• [Статья]
◆ ◆ ◆ ◆ ◆

При всех различиях в уровне расценок можно констатировать, что на всех суконных мануфактурах они были чрезвычайно низкими и обеспечивали лишь нищенские условия существования работных. Об этом можно судить по размеру месячных заработков на различных суконных мануфактурах.

Таким образом, месячный заработок на различных мануфактурах колебался в очень значительном диапазоне. Работные наиболее массовых профессий получали не более 4 руб. в месяц, а в среднем 2—3 руб. Несколько больше получали за работу работные, занимавшиеся отделкой сукон, но и у них размер заработка по отдельным мануфактурам колебался от 1,9 до 7 руб. К тому же отделка сукон производилась в основном только в летнее время, а не в течение всего года.

При анализе данных таблицы 3 необходимо иметь в виду два обстоятельства. Во-первых, в пей приведены не фактические сведения о заработке, а возможные размеры, его, по расчетам владельцев мануфактур (лишь Барятинский, Долгоруков и Михаил Тулинов указывают заработки фактические). Во-вторых, владельцы мануфактур часто преувеличивали их размеры и «не учитывали» различных вычетов, производившихся ими, прежде всего рекрутских и подушных денег. Кроме того, они шли на различные ухищрения, чтоб уменьшить плату работным. Так, на большинстве мануфактур ткачам платились деньги не от аршина сукна, а от половинки. И владельцы стремились делать сукна так, «чтобы суровая половина была длиннее»53. Кроме того, ткачи сами из своего заработка зачастую платили за работу сновальщикам, бабинщикам и шпульникам.

Работные воронежских мануфактур Гордененых и Постовалова в своей жалобе в Сенат в 1787 г. утверждали, что наибольший заработок у них составлял 2 руб. в месяц, а большинство получало от 80 копеек до 1,0 руб. Горденины вычитали из заработка своих работных по 2 коп. «на изучение мастерствам», по 3 кои. на церковь, по 15 коп. в год на содержание караула при мануфактуре54. Значительные суммы вычитал из заработка своих работных и Осокин: от 25 коп. в месяц у прядильщиков до 1 руб. 30 коп. у ткачей — в виде подушных, провиантских денег и за свечи. В результате заработки их были значительно ниже официально объявленных: прядильщики получали не более 1,25 руб., кардовщики — 1,82 руб., скребольщики — 2,24 руб., ткачи — 2,97 руб. в месяц, в то время как только на «пропитание» в месяц, без одежды и обуви, по их подсчетам, было необходимо 3 руб. 24 коп., причем среди необходимых продуктов перечислялись лишь мука ржаная, крупы, солод и соль55.

Гораздо меньше по сравнению с официальными данными получали работные казенной Иркутской мануфактуры. Как следует из их жалобы, они за 18-часовой рабочий день получали от 2 до 8 коп. на каждого человека. К тому же из этого заработка вычиталось более трети за свечи, угар шерсти, ремонт инструментов, в целом не менее 50 коп. в месяц. 1,5 руб. в месяц получали только «фабришные», но на другой мануфактуре — Павловской. Даже правительственный чиновник Хвицкий, присланный в связи с жалобами работных, считал такой заработок недостаточным для содержания работного и его семьи56.

◆ ◆ ◆ ◆ ◆

• [Постановка задачи A] Перечислите все продукты, которые, согласно статье, назывались необходимыми для пропитания.
• [Постановка задачи B]
Ответьте по статье на вопросы:
(i) Сколько в среднем получали в месяц работные наиболее массовых профессий?
(ii) В каком году работные воронежских мануфактур подали жалобу в Сенат?
(iii) Сколько часов длился рабочий день работных казенной Иркутской мануфактуры, по их жалобе?
• [Постановка задачи C] Воспроизведите отрывок статьи: начните с места, где стоят слова «При анализе данных», и остановитесь после слов «бабинщикам и шпульникам.». Замените в нем «аршина» на «сажени».

• [Исходные данные]
◆ ◆ ◆ ◆ ◆

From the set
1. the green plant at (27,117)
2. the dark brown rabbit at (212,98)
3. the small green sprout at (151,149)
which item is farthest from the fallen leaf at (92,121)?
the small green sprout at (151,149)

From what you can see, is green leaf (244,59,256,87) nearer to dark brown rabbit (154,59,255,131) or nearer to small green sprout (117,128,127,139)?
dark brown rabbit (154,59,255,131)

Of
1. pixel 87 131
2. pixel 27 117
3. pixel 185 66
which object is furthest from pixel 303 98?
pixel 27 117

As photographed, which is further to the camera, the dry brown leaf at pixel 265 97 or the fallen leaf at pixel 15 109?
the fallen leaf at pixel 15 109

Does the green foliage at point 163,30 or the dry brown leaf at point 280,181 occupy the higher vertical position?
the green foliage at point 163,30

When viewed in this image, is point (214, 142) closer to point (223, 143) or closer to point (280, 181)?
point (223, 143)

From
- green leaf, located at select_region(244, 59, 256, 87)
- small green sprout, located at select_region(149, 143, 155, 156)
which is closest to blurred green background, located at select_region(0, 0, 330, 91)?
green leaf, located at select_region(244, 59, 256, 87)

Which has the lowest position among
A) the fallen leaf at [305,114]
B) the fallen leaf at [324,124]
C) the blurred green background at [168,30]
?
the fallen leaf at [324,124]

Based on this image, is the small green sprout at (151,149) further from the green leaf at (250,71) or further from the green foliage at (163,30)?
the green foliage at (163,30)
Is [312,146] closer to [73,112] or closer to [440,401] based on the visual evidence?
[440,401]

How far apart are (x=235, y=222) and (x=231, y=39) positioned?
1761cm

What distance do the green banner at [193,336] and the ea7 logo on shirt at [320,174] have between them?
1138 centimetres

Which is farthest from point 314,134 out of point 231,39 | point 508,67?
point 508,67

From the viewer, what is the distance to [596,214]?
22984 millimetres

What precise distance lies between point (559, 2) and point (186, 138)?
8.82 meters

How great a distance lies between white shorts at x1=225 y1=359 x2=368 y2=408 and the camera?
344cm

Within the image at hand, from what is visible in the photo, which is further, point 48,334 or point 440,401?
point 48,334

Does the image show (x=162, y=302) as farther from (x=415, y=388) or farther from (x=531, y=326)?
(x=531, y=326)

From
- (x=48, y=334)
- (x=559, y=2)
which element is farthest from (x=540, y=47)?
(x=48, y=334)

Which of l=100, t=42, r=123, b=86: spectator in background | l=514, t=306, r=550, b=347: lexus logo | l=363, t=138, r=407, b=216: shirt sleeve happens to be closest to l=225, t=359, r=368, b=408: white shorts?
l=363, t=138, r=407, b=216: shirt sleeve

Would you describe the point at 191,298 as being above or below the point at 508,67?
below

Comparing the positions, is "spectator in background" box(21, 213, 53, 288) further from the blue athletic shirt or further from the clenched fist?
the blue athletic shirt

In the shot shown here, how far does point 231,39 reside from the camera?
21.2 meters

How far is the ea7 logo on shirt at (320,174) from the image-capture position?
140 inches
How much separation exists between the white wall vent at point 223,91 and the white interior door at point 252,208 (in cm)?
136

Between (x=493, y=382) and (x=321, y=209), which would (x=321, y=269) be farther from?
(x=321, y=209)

◆ ◆ ◆ ◆ ◆

• [Результат выполнения A] Мука ржаная, крупы, солод и соль.

• [Результат выполнения B]
(i) 2—3 руб.
(ii) В 1787 г.
(iii) 18 часов.

• [Результат выполнения C]
При анализе данных таблицы 3 необходимо иметь в виду два обстоятельства. Во-первых, в пей приведены не фактические сведения о заработке, а возможные размеры, его, по расчетам владельцев мануфактур (лишь Барятинский, Долгоруков и Михаил Тулинов указывают заработки фактические). Во-вторых, владельцы мануфактур часто преувеличивали их размеры и «не учитывали» различных вычетов, производившихся ими, прежде всего рекрутских и подушных денег. Кроме того, они шли на различные ухищрения, чтоб уменьшить плату работным. Так, на большинстве мануфактур ткачам платились деньги не от сажени сукна, а от половинки. И владельцы стремились делать сукна так, «чтобы суровая половина была длиннее»53. Кроме того, ткачи сами из своего заработка зачастую платили за работу сновальщикам, бабинщикам и шпульникам.